A Python package for seamless vectorization for any content type
Project description
anyvec
AnyVec is an open-source Python package that makes it easy to vectorize any type of file — text, images, audio, video, or code — through a single, unified interface. Traditionally, embedding different data types (like text vs. images) requires different models and disparate code paths. AnyVec abstracts away these complexities, allowing you to work with a unified API for all your vectorization needs, regardless of file type.
Supported File Types
| Category | Extensions / MIME Types |
|---|---|
| Text/Docs | .txt, .rtf, .md, .doc, .docx, .odt |
| Presentation | .ppt, .pptx, .ppsx, .pptm, .odp |
| Spreadsheet | .xls, .xlsx, .ods |
| EPUB | .epub |
| Templates | .dotm, .dotx, .docm |
| Image | .png, .jpg, .jpeg, .jpe, .bmp, .gif, .tiff, .ico, .icns, .heic, .avif, .webp, .psd |
| Audio | .mp3, .wav, .ogg, .m4a |
| Video | .mp4, .avi, .mov, .mkv, .webm, .mpeg, .mpg |
| Code | .py, .js, .ts, .tsx, .jsx, .java, .cpp, .c, .h, .hpp, .cs, .go, .rb, .php, .pl, .sh, .swift, .scala, .lua, .f90, .f95, .erl, .exs, .bat, .sql, .lisp, .vb, .ipynb, .xml, .yml, .yaml, .json, .kt, .rst, .html |
For the most up-to-date list, see the
mime_handlersdictionary in the codebase.
Processing Flow
- File Type Detection: AnyVec uses MIME type and file extension to determine the file type.
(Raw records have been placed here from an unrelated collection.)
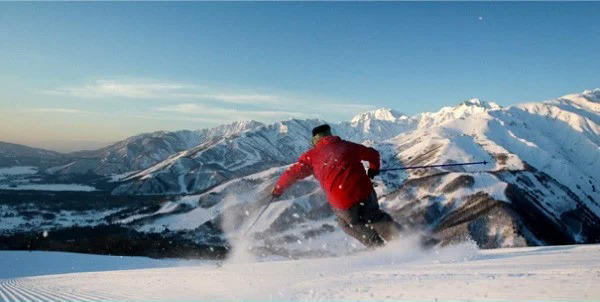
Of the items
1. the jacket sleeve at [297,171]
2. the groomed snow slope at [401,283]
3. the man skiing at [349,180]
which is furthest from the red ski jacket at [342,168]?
the groomed snow slope at [401,283]

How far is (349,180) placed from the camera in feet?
34.9

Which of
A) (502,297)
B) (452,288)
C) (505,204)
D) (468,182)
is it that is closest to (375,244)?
(452,288)

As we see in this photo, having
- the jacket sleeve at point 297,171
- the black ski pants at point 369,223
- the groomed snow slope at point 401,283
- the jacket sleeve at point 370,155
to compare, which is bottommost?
the groomed snow slope at point 401,283

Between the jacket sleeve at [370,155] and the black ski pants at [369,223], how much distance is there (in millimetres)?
683

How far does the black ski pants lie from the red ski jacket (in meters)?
0.18

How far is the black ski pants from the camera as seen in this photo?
10.8 m

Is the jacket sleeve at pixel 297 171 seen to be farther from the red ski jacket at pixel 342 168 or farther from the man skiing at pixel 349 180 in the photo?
the red ski jacket at pixel 342 168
- Extraction: The relevant extractor parses text, images, or audio from the file.
- Vectorization: The extracted content is sent to a CLIP-like model via API for embedding.
- Unified Output: You get back text and image vectors, regardless of input type.
Detailed Processing Flow
Text Files:
- Extracts raw text using format-appropriate parsers.
- Returns extracted text for vectorization.
Image Files:
- Returns the image data as base64-encoded JPEGs or PNGs.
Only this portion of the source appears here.